MakerEd professional development should focus on the making process, highlight creativity, facilitate hands-on learning, and include reflection. At the same time, teachers should begin to realize that there are a number of ways to connect making to other subjects. When teachers know how to do these things well, they can pass the knowledge on to their students as they lead by example in the makerspace. As far as PD activities go, something good to include in the sessions is getting familiar with maker lingo, like invention literacy, design thinking, and tinkering, for example. Teachers also seem to greatly benefit from playing with maker technologies themselves, a form of PD we’ve seen be very successful. Finally, teachers can finish up by creating a makerspace lesson plan that highlights the important concepts covered in the PD so they come full circle and see the results of their hard work in action.
MakerEd Helps Make Learning Fun Again
Raise your hand if you went through school with the mindset that anything that involved learning was not going to be fun. That’s, unfortunately, how a lot of today’s students still feel. From a young age, children begin to associate school with work (often meaningless work) and work with boredom and/or frustration. So, naturally, it doesn’t take long for them to associate school with boredom and/or frustration. Maker education, however, has been on a path to revamping the feelings students have towards their education - in pretty much all positive ways. With the opportunity to shake things up and make things personal, MakerEd has had a large-scale effect on a number of students, teachers, and even on the cultures of schools and districts. All it takes is a little bit of an open mind and a lot can go right when embracing MakerEd.
One of the reasons maker education is so popular among students is that it no longer limits them to the classroom. They can take learning into the hallway, down to the library, outside to the playground, and even all the way home! In fact, teachers should emphasize the mobility that MakerEd enables, stressing to students that they do not need to complete projects only in the classroom. Oftentimes, they are able to focus better in a new environment and their environment at home could prompt brand new ideas and avenues for them to explore. This is true for teachers, too. They don’t need to spend hours in their classrooms after school trying to come up with the perfect makerspace lesson plan. Go home - go outside, even - and let your creativity take over! The more ideas teachers can come up with outside the classroom, the more inspiration they will have inside the classroom since, more than likely, they’ll enjoy the brainstorming process a bit more since it’s not quite as associated with work.

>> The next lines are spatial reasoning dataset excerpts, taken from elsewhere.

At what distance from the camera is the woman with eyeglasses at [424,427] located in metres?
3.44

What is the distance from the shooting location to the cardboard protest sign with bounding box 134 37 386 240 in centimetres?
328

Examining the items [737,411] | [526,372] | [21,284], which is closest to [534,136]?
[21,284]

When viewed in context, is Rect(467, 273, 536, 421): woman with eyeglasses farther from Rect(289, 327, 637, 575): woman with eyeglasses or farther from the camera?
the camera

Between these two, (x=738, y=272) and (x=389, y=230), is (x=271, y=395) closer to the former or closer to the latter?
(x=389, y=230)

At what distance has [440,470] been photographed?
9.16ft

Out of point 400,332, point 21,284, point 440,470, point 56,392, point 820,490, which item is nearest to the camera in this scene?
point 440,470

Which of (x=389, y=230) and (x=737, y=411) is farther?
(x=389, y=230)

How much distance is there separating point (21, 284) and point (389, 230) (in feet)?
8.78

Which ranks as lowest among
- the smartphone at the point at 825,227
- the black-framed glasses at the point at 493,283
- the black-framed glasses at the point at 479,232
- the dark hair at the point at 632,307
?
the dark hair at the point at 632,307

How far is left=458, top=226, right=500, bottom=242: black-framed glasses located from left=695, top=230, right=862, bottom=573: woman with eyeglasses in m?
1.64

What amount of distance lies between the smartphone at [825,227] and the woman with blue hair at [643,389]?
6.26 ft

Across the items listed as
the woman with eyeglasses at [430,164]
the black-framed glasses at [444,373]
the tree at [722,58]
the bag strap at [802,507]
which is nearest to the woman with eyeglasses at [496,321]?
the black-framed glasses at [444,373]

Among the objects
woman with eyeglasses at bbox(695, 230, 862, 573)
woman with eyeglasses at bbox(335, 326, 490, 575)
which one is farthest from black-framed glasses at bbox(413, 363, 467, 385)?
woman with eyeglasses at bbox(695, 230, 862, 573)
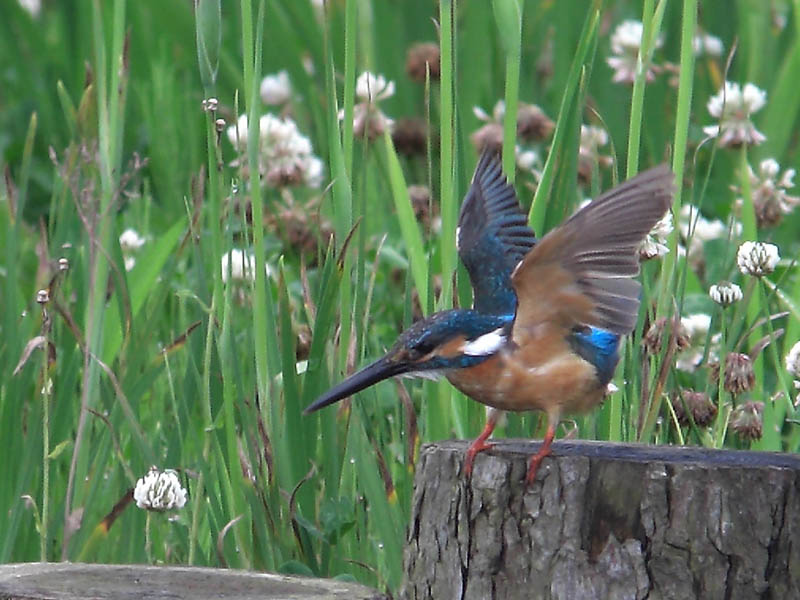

Above all else, maker education is about eliminating the fears of failure and of trying new things. It empowers students to pursue things they genuinely want to create - not something a decades-old curriculum dictates they must master. Whether makerspace learning takes place during the school day or after school, every teacher should try introducing it to their students. There’s no telling just how valuable this time for open-ended tinkering and discovery can be for kids who learn in different ways. It could lead to a new invention or the unearthing of a love for prototyping a student never knew they had. All it takes is a commitment to making learning fun again and a few attention-grabbing activities to get students started with some authentic and enjoyable learning.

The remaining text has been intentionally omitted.